L’unica che è rimasta fuori dal cast di Dinasty sono io.
«C’era una volta una mamma che era diventata mamma per la seconda volta ed era tanto, tanto felice…»
«C’è la strega?»
No. La nonna Alberta non c’è.
Ammetto che questa cosa della strega avrebbe potuto offendere mia suocera — e in effetti si è offesa parecchio — ma poi le ho spiegato di averlo scritto con ironia, e credo che abbia capito. E mentre penso al suo perdono, arrivo in fondo al locale, nella sala del firma copie.
C’è un tavolo rettangolare adibito a scrivania. Le pagine dei libri la ricoprono.
Sopra ci sono due pile dei miei libri e una vecchia macchina da scrivere in cui è stato infilato un foglio che recita a grandi lettere ‘Prêt-à-bébé’.
Torno nella prima sala dove mi aspettano gli invitati e noto che anche Giaco e le bimbe sono arrivati, li raggiungo e l’evento inizia.
Me la faccio sotto.
Le persone che sono in piedi, di fronte a me, mi ricordano di quel gin tonic di salvataggio che ho fatto preparare poco fa, e a cui sarei ricorsa solo in caso di necessità: ora capisco che lo è. Mi faccio due sorsi e mi dirigo sicura verso lo sgabello che mi aspetta.
Mi ci arrampico con eleganza, ma non so cosa dire: sapevo che dovevo prepararmi uno straccio d’apertura. A salvarmi è Ruscetta che, seduto accanto a me, prende il microfono e la parola per presentarmi.
L’intervista intrattiene il pubblico più adulto, poi tocca ad Alo dare spettacolo: la tribù dei piccoli impazzisce e richiede a oltranza ‘Uomini che amano le donne.”
Tutti si divertono, ma sono io la più fortunata, seduta a quella scrivania a scrivere dediche ai miei amici. Era come volevo che fosse.
È mezzanotte passata quando gli invitati mi salutano, si è fatto è tardi: è ora di andare a dormire. A fine serata, la mia famiglia rimane con i ragazzi del locale che hanno fatto un ottimo lavoro, con Robbi, il mio Personal trainer di Sassuolo, con Claudia e Guido, suo marito.
Non smettiamo di ridere, l’euforia di questo piccolo evento ben riuscito sembra avere contagiato l’umore generale.
Alle due e quarto, carichiamo fiori e regali in auto, e torniamo a casa: suggerisco ventiquattro ore di sonno.
Giaco deve avermi preso in parola: si è accasciato a terra prima di entrare in casa. Peccato che avesse tra le mani il regalo di Luca e Paolo e che abbia fracassato il loro delizioso pensiero sulla stessa scala su cui scrivo tutti i giorni.
Prima di ridursi in frantumi, voleva essere una bellissima teca alla Paperon De Paperoni, che avrebbe dovuto contenere il frutto delle mie fatiche: la mia prima opera, ma pazienza.
Quando l’ho detto a Paolo, non smetteva di ridere. Si è offerto di regalarmene un’altra, a patto che non mi arrabbiassi con Giaco.

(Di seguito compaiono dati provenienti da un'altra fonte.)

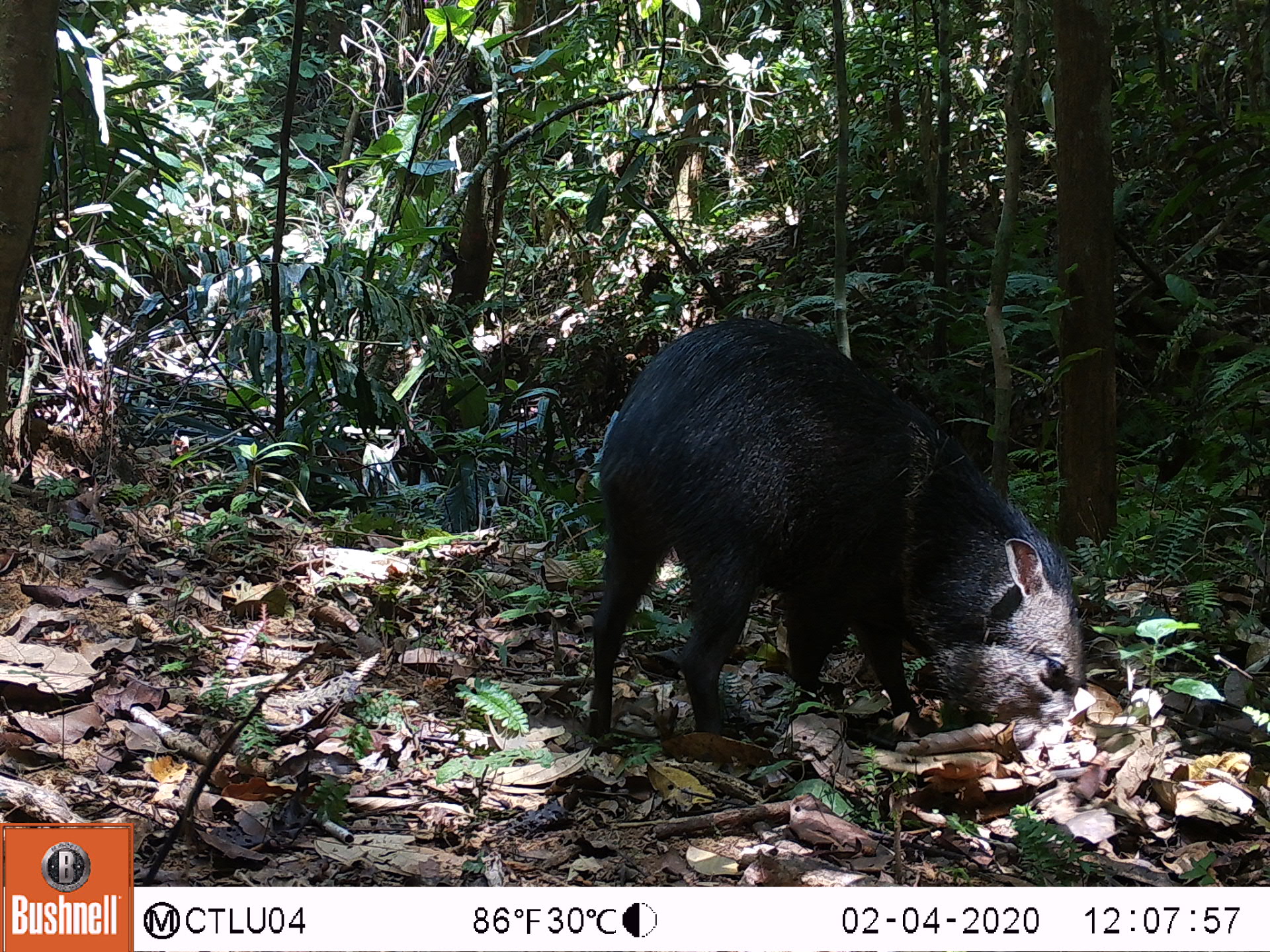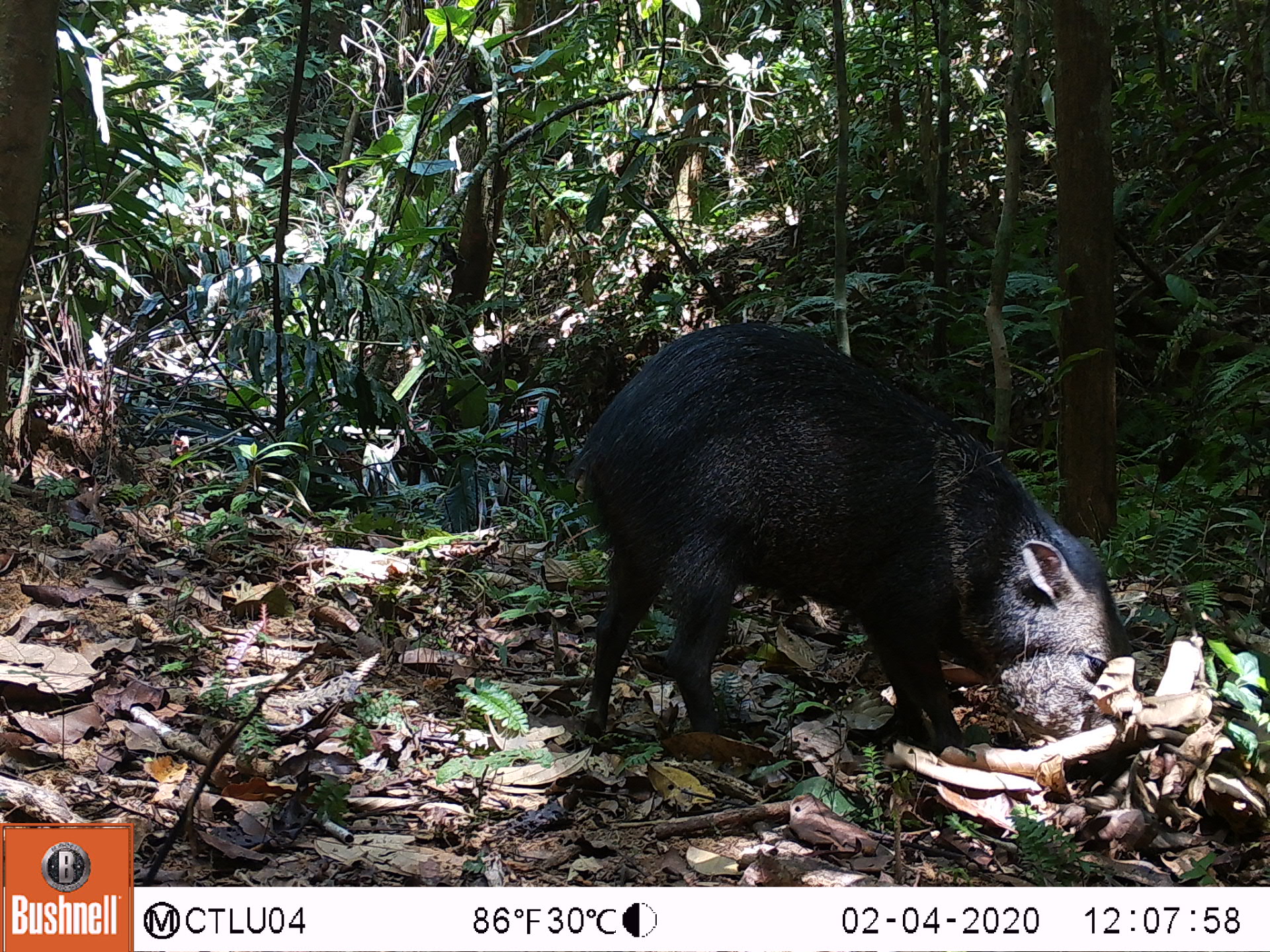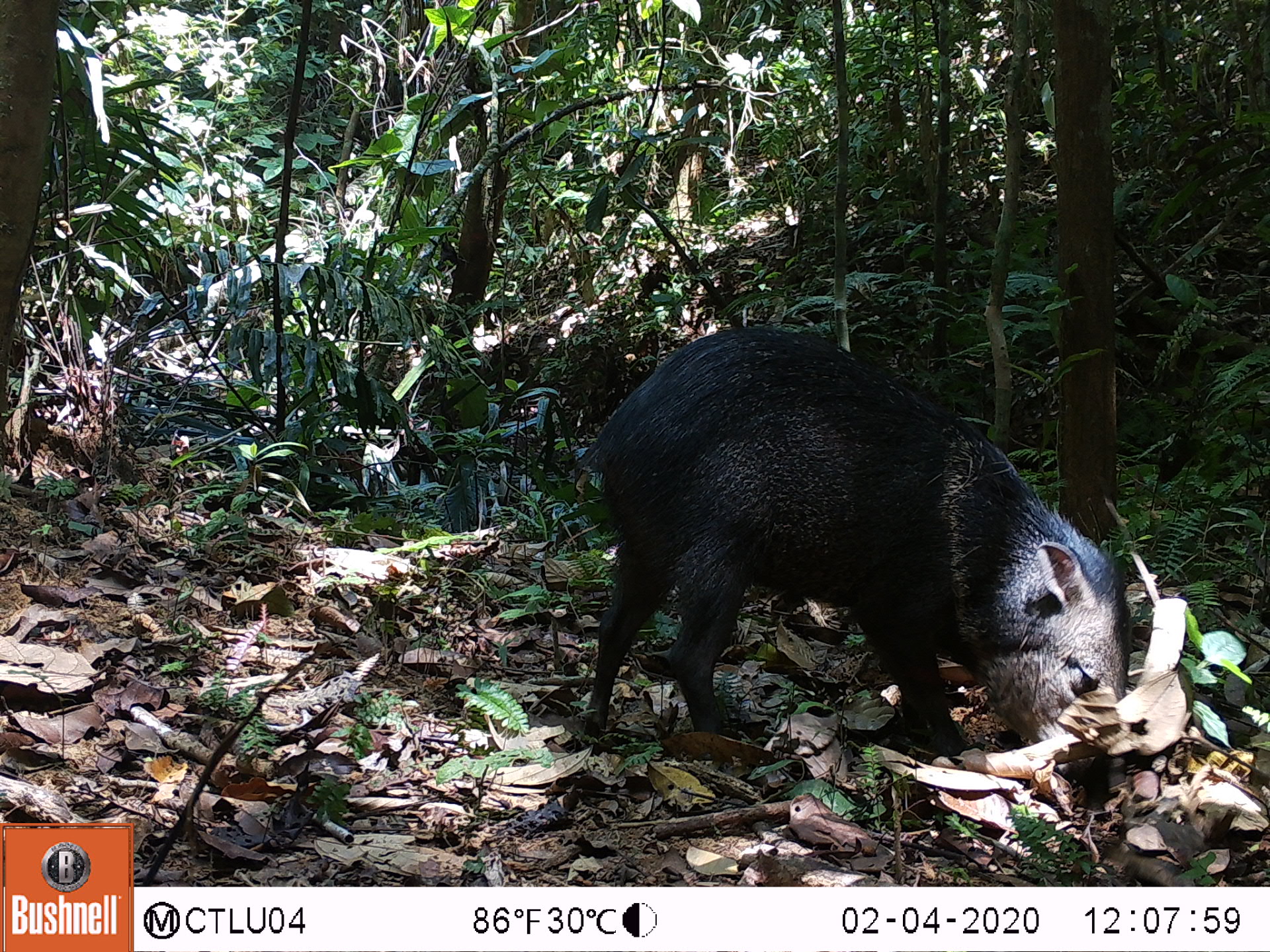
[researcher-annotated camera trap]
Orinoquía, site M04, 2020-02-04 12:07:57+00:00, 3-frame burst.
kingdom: Animalia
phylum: Chordata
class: Mammalia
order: Artiodactyla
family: Tayassuidae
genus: Pecari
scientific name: Pecari tajacu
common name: collared peccary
Collared peccary (Pecari tajacu).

Ho accettato: adoro la solidarietà tra maschi, e poi non verrà mai a sapere che mi ero già arrabbiata.
Avrò dunque una nuova teca, una bellissima teca di plexiglas intonso, con cuscino incorporato, su cui potrò posizionare il mio primo libro: fantastico.

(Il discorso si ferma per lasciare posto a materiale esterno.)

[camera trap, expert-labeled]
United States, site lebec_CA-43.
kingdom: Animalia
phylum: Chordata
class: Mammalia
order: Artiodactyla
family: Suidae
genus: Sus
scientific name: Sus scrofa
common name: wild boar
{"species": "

Ma a interrompere quel breve momento di felicitazioni tra me e me, è una musichetta che mi suona in testa gettandomi nel terrore: la colonna sonora di Profondo rosso, accompagnata da una cantilena stupida partorita dalla mia mente labile, che mi fa rabbrividire.
Ucci ucci, sento odore di Gallucci.
L’intervista è mercoledì: devo prepararmi uno straccio di discorso… è una questione di vita o di morte.